- Born: 23 September 1953
- Education: LMU Munich (M.D.), Max Planck Institute of Psychiatry (Ph.D.)
- Scientific career
- Fields: Neuroscience
- Workplaces: Technical University of Munich

= Arthur Konnerth =

German academic

Arthur Konnerth (born 23 September 1953) is a German neurophysiologist and neuroscientist, the Hertie Senior Professor of Neuroscience at the Technical University of Munich.

==Academic career==
Konnerth received a degree in medicine from LMU Munich and a Ph.D. from the Max Planck Institute of Psychiatry. He completed his habilitation at TUM in 1987. He has been a professor at the University of Saarland, TUM, and LMU. He has been a full professor at TUM and the director of its Institute of Neuroscience since 2005, and has held the Hertie professorship since 2017.

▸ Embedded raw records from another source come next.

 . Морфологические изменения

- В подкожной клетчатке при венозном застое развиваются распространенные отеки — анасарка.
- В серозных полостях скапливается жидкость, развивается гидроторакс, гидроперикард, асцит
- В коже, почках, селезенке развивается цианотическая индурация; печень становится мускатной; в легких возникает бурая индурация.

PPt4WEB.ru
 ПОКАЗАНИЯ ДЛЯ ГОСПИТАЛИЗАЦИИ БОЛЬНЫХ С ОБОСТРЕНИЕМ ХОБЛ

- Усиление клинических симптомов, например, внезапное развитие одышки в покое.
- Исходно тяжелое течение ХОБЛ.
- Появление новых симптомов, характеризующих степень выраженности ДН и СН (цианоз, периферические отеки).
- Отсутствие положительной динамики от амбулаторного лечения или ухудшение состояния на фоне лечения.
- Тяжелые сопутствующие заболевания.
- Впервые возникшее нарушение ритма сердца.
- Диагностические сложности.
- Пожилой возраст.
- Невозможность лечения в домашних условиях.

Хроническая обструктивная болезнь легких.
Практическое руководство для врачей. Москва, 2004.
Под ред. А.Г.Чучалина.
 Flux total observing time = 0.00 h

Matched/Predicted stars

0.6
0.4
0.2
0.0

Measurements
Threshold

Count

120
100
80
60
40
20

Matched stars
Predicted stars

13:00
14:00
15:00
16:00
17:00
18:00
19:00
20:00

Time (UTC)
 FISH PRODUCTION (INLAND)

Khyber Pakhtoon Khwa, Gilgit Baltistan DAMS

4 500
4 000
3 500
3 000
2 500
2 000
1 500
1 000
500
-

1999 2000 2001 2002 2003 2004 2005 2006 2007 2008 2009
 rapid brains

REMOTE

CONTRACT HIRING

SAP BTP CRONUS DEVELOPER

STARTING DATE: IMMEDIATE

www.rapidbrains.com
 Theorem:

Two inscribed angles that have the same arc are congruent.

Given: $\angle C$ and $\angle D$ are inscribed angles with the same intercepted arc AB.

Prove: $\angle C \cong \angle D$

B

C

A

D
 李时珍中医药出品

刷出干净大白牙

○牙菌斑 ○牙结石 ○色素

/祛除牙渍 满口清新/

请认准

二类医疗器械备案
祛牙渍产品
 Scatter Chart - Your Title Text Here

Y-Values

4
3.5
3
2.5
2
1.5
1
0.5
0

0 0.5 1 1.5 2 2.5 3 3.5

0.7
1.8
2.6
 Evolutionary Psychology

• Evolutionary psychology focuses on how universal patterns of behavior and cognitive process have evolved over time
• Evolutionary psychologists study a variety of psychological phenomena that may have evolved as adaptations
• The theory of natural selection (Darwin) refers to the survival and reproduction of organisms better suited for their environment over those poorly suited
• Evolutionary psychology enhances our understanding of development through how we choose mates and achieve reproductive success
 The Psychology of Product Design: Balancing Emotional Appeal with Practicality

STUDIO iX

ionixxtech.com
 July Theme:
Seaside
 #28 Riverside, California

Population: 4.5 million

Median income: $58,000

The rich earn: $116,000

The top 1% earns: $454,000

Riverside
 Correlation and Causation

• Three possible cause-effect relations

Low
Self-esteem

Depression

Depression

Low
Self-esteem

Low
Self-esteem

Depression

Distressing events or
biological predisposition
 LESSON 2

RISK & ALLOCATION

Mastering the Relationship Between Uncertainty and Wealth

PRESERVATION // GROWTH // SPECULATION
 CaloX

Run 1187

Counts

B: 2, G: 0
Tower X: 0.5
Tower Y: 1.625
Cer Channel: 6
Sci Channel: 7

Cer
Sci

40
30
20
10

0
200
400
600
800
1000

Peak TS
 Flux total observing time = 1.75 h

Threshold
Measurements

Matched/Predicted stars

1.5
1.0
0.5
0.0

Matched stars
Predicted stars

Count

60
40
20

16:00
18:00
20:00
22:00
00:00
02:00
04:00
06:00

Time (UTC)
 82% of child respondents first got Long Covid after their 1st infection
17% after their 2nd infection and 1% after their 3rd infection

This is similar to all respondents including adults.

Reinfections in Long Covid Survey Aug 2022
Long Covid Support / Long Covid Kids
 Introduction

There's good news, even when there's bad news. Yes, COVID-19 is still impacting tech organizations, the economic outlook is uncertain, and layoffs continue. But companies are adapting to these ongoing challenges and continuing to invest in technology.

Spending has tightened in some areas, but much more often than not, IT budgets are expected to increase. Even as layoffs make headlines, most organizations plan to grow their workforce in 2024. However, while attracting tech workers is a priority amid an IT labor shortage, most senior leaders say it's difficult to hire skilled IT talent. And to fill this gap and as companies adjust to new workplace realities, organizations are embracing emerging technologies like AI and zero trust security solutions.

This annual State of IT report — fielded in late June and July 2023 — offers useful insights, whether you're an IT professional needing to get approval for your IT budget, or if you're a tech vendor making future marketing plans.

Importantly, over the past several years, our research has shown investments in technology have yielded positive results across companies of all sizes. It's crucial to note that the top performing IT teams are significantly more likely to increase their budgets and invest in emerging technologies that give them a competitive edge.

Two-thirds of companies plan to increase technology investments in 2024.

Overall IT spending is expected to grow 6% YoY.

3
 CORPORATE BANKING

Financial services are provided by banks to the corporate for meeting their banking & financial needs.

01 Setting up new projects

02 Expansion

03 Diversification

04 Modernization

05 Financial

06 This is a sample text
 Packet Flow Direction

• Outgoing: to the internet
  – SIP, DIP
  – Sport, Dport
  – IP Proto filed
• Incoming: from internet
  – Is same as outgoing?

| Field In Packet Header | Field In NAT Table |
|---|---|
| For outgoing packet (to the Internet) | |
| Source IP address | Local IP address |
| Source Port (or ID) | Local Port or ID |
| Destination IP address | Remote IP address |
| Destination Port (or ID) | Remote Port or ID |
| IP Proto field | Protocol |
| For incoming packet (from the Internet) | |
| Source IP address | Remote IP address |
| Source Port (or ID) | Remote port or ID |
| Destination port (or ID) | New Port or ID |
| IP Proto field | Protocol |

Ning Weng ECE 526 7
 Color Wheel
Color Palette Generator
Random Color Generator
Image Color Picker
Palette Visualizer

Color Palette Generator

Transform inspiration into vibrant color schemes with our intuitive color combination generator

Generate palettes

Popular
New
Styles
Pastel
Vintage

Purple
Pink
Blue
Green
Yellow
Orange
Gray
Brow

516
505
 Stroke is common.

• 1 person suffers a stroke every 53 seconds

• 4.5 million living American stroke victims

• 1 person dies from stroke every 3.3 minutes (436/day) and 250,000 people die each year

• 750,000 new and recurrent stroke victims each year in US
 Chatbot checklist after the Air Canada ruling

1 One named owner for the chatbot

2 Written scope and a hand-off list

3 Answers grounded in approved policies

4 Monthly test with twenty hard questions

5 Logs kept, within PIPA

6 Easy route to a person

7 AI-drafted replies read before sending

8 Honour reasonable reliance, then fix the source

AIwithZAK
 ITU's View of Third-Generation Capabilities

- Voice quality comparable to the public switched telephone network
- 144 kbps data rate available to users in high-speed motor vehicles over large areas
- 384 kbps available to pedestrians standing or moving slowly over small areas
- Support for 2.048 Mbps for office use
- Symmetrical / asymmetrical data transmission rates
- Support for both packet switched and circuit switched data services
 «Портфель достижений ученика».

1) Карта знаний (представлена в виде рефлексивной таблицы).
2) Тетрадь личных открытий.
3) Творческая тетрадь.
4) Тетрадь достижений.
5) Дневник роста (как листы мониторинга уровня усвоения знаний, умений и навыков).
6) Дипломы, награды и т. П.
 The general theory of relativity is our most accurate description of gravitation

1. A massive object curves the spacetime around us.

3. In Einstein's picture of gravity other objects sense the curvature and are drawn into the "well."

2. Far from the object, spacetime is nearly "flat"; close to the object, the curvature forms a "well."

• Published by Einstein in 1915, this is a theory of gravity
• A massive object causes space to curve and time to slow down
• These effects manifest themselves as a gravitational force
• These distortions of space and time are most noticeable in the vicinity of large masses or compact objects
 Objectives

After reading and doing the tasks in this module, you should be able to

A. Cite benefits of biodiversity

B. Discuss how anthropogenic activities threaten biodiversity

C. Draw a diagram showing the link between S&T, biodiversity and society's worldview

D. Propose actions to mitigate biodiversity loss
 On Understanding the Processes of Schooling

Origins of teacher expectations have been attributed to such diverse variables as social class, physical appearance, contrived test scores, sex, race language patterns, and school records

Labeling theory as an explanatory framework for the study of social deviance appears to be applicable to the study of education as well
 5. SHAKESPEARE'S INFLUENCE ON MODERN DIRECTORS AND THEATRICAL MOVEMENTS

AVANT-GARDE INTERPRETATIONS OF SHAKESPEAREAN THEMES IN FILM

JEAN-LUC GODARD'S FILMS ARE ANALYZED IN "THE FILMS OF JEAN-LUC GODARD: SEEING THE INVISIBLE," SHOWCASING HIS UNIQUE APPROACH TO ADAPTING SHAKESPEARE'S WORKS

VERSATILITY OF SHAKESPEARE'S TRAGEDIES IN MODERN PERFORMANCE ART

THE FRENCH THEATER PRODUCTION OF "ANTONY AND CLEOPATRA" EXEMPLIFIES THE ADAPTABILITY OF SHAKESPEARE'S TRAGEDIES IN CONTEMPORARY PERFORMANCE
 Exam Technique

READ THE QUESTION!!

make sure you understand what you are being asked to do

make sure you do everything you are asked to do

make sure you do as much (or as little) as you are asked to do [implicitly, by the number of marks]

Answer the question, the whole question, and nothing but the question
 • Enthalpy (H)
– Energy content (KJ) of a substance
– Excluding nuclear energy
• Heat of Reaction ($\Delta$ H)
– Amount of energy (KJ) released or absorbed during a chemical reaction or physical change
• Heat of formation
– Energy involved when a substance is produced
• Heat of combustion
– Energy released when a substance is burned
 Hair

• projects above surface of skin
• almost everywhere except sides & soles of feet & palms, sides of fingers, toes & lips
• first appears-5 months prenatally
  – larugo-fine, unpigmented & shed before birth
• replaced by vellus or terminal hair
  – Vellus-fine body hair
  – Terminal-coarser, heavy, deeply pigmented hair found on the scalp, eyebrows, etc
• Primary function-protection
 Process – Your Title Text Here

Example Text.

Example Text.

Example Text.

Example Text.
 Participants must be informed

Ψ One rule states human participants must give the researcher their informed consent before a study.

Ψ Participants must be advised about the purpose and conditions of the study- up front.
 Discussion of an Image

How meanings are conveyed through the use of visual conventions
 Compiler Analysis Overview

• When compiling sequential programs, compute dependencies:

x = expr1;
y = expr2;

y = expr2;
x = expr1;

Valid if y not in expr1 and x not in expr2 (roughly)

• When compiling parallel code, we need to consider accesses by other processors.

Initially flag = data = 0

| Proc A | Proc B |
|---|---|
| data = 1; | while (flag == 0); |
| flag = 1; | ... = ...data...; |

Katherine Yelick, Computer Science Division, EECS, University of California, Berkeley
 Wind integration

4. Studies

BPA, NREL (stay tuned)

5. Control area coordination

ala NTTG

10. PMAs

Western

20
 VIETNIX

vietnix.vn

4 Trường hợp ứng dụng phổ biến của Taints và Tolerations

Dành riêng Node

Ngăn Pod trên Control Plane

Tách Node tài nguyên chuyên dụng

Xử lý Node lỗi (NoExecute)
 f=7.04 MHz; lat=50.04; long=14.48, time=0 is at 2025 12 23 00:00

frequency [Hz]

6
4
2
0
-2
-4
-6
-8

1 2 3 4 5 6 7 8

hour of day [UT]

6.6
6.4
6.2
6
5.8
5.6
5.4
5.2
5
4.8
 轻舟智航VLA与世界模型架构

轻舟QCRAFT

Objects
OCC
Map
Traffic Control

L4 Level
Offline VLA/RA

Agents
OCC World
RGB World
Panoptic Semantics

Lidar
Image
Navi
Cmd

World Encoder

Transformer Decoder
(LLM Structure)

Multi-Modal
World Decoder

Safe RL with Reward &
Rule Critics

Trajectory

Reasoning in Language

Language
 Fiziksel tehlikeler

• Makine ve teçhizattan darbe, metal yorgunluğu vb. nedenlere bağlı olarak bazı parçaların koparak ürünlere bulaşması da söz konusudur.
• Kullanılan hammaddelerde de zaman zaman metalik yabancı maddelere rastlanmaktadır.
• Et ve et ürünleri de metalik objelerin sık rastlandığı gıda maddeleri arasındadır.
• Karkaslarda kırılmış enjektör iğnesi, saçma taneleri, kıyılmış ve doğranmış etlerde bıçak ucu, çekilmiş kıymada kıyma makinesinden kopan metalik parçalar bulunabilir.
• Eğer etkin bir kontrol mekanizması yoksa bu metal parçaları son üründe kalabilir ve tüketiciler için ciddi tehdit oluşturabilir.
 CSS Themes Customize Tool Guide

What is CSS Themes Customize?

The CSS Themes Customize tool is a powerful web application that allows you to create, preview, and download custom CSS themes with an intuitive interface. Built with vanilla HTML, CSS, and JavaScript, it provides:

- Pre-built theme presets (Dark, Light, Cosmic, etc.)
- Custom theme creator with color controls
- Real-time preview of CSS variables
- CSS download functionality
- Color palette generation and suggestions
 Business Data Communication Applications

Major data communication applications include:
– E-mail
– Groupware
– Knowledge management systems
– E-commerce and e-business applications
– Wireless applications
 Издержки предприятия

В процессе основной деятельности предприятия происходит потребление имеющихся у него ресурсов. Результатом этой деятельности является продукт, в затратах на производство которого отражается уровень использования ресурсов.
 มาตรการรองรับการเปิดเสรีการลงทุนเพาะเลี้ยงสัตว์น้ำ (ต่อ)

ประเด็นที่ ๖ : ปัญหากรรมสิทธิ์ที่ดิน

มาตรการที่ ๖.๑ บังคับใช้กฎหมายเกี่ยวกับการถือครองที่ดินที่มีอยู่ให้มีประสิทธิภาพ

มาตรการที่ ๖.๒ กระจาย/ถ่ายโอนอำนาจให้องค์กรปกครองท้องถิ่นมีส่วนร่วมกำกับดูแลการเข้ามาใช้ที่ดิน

Konnerth was elected to the German Academy of Sciences Leopoldina in 2002, the Academia Europaea in 2004, and the Bavarian Academy of Sciences in 2011. He received the Gottfried Wilhelm Leibniz Prize in 2001. In 2015, he was the co-recipient of The Brain Prize along with Winfried Denk, Karel Svoboda, and David W. Tank, cited for their contributions to two-photon microscopy to visualize brain tissues and neurons.

Konnerth's research continues to focus on development of imaging technology, as well as understanding behavior-related synaptic signaling in well-defined neural circuits.